QUOTED TEXT:
Most recent kernel where this bug did not occur: swsusp never worked for me before 2.6.13-rc3 or so, and I noticed the fan problem alongside swsusp working. Distribution: Debian testing Hardware Environment: TP 600X, latest BIOS Software Environment: dmidecode etc. output (from a slightly different kernel, but same DSDT/BIOS) is at Bug #4989 Problem Description: After rebooting from swsusp, the fan stays on no matter what I do. Normally the fan behaves well (turning on only when the temperatures exceed trip points). After the reboot, the system knows the temperatures are low enough, and that no active cooling is reported: Thermal 1: ok, 40.0 degrees C Thermal 2: ok, 38.0 degrees C Thermal 3: ok, 34.0 degrees C Thermal 4: ok, 36.0 degrees C But /proc/acpi/fan/FN*/state shows 'on' for all the fans (I think there's only one actual fan, but as far as the ACPI layer imagines it there may be >1), and they are definitely on and noisy. The air coming out is quite cool. Echoing '0' or 'off' to the 'state' file doesn't do anything. Reloading all the ACPI modules (fan, battery, etc.) doesn't help. Steps to reproduce: Boot into X, swsusp, then reboot. Listen for fan!

DATA LINES:
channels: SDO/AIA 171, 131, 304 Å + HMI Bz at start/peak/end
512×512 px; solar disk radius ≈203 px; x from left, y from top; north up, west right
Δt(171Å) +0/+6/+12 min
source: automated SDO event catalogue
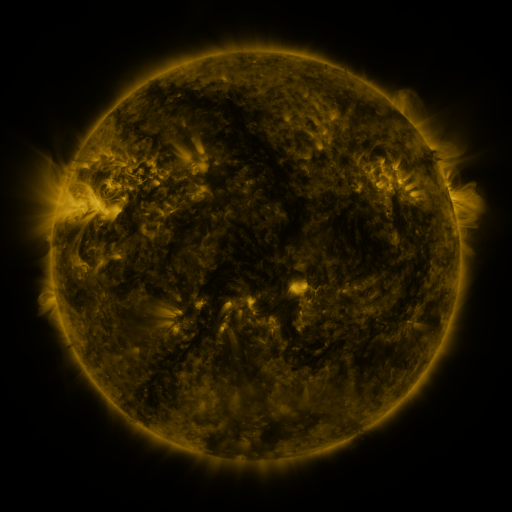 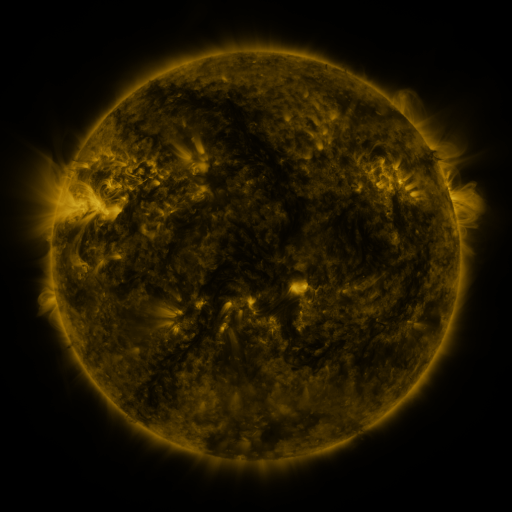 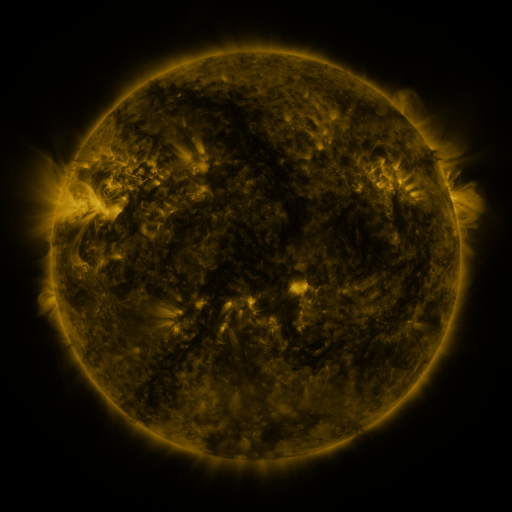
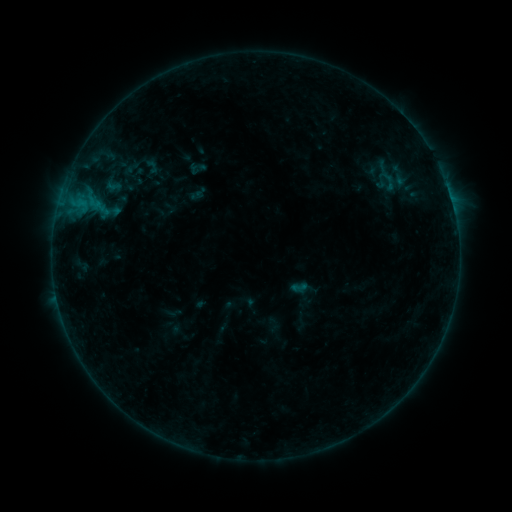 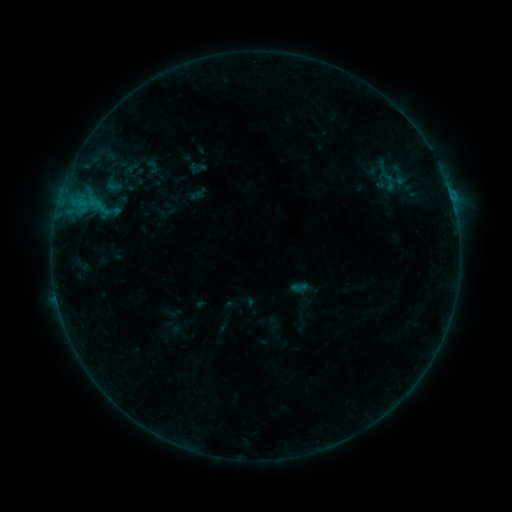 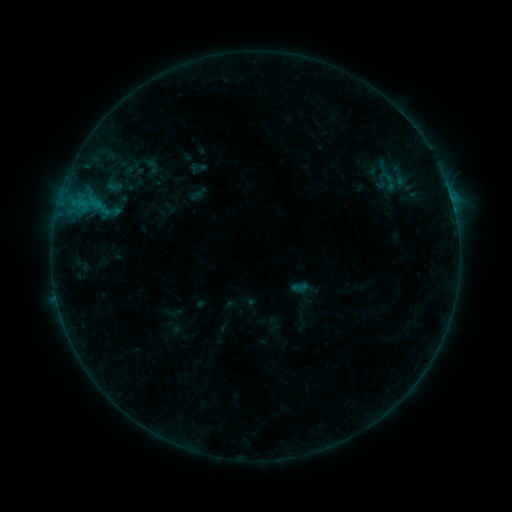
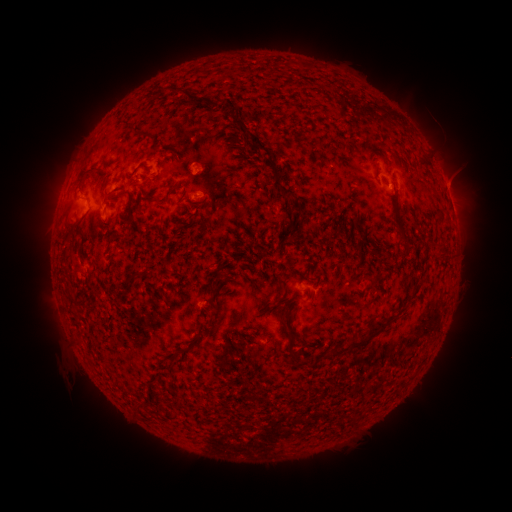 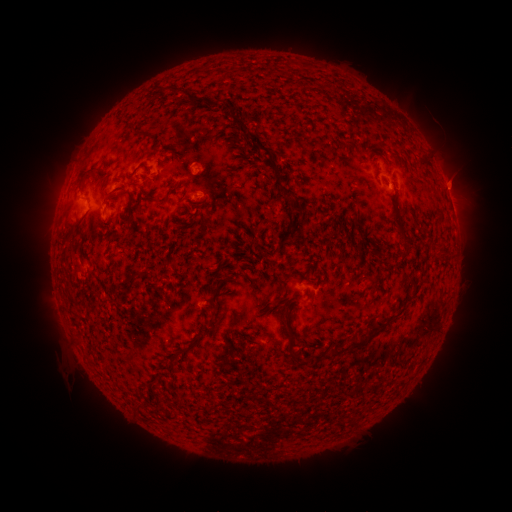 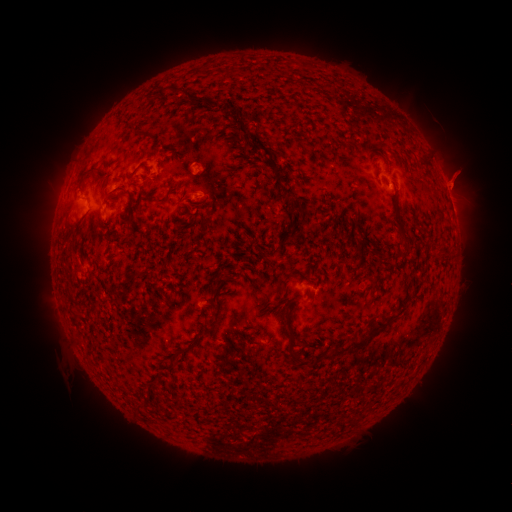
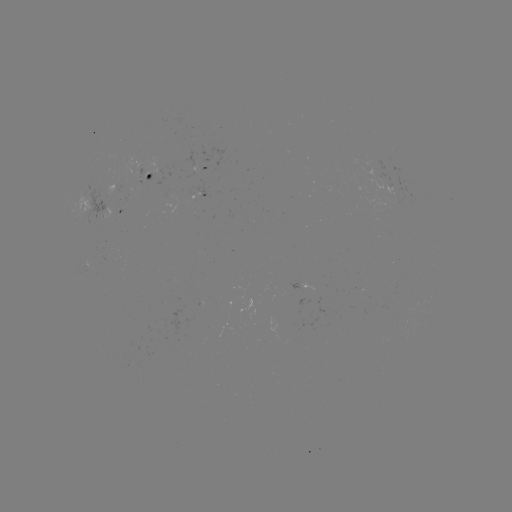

JOBS:
**A.** Translate this sentence from the fan bug report into German: "Reloading all the ACPI modules (fan, battery, etc.) doesn't help."
**B.** Which Linux distribution does the fan bug report give?

TASK-BY-TASK ANSWERS:
**A.** Das Neuladen aller ACPI-Module (fan, battery usw.) hilft nicht.

**B.** Debian testing.